• **What needs to be done**:
Render every line of the items below as a JSON list of strings, one string per line, with blank lines omitted.

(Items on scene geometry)
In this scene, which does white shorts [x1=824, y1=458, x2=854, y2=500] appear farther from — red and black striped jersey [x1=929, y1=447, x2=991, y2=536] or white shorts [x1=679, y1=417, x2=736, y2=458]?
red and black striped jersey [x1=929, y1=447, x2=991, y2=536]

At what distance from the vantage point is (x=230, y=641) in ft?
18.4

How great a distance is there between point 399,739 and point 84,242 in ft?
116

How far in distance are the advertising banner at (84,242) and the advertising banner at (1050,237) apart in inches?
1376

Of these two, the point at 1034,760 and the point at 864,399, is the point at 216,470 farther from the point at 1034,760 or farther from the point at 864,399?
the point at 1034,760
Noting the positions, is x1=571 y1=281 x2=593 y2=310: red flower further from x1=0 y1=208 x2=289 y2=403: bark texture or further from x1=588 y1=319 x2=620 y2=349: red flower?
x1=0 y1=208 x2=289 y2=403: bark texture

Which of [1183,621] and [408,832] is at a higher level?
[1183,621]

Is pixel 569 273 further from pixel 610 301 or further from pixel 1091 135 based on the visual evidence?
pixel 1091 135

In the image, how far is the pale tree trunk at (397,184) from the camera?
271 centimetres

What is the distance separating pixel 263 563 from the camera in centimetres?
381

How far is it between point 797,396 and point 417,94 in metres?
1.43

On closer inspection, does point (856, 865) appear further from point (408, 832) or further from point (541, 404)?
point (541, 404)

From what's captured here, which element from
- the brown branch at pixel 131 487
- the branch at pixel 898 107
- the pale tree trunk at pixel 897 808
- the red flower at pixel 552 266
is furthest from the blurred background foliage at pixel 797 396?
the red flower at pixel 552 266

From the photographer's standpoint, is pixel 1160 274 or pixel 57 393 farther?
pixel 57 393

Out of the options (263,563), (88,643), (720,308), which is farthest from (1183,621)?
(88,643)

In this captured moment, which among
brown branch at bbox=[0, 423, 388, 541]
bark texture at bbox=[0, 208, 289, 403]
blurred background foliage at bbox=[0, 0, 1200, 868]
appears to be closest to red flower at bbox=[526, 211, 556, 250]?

• **Response**:
[
  "In this scene, which does white shorts [x1=824, y1=458, x2=854, y2=500] appear farther from — red and black striped jersey [x1=929, y1=447, x2=991, y2=536] or white shorts [x1=679, y1=417, x2=736, y2=458]?",
  "red and black striped jersey [x1=929, y1=447, x2=991, y2=536]",
  "At what distance from the vantage point is (x=230, y=641) in ft?",
  "18.4",
  "How great a distance is there between point 399,739 and point 84,242 in ft?",
  "116",
  "How far in distance are the advertising banner at (84,242) and the advertising banner at (1050,237) apart in inches?",
  "1376",
  "Of these two, the point at 1034,760 and the point at 864,399, is the point at 216,470 farther from the point at 1034,760 or farther from the point at 864,399?",
  "the point at 1034,760",
  "Noting the positions, is x1=571 y1=281 x2=593 y2=310: red flower further from x1=0 y1=208 x2=289 y2=403: bark texture or further from x1=588 y1=319 x2=620 y2=349: red flower?",
  "x1=0 y1=208 x2=289 y2=403: bark texture",
  "Which of [1183,621] and [408,832] is at a higher level?",
  "[1183,621]",
  "Is pixel 569 273 further from pixel 610 301 or further from pixel 1091 135 based on the visual evidence?",
  "pixel 1091 135",
  "In the image, how far is the pale tree trunk at (397,184) from the camera?",
  "271 centimetres",
  "What is the distance separating pixel 263 563 from the camera in centimetres?",
  "381",
  "How far is it between point 797,396 and point 417,94 in metres?",
  "1.43",
  "On closer inspection, does point (856, 865) appear further from point (408, 832) or further from point (541, 404)?",
  "point (541, 404)",
  "From what's captured here, which element from",
  "- the brown branch at pixel 131 487",
  "- the branch at pixel 898 107",
  "- the pale tree trunk at pixel 897 808",
  "- the red flower at pixel 552 266",
  "is furthest from the blurred background foliage at pixel 797 396?",
  "the red flower at pixel 552 266",
  "From the photographer's standpoint, is pixel 1160 274 or pixel 57 393 farther?",
  "pixel 57 393",
  "Out of the options (263,563), (88,643), (720,308), which is farthest from (1183,621)?",
  "(88,643)",
  "In this captured moment, which among",
  "brown branch at bbox=[0, 423, 388, 541]",
  "bark texture at bbox=[0, 208, 289, 403]",
  "blurred background foliage at bbox=[0, 0, 1200, 868]",
  "appears to be closest to red flower at bbox=[526, 211, 556, 250]?"
]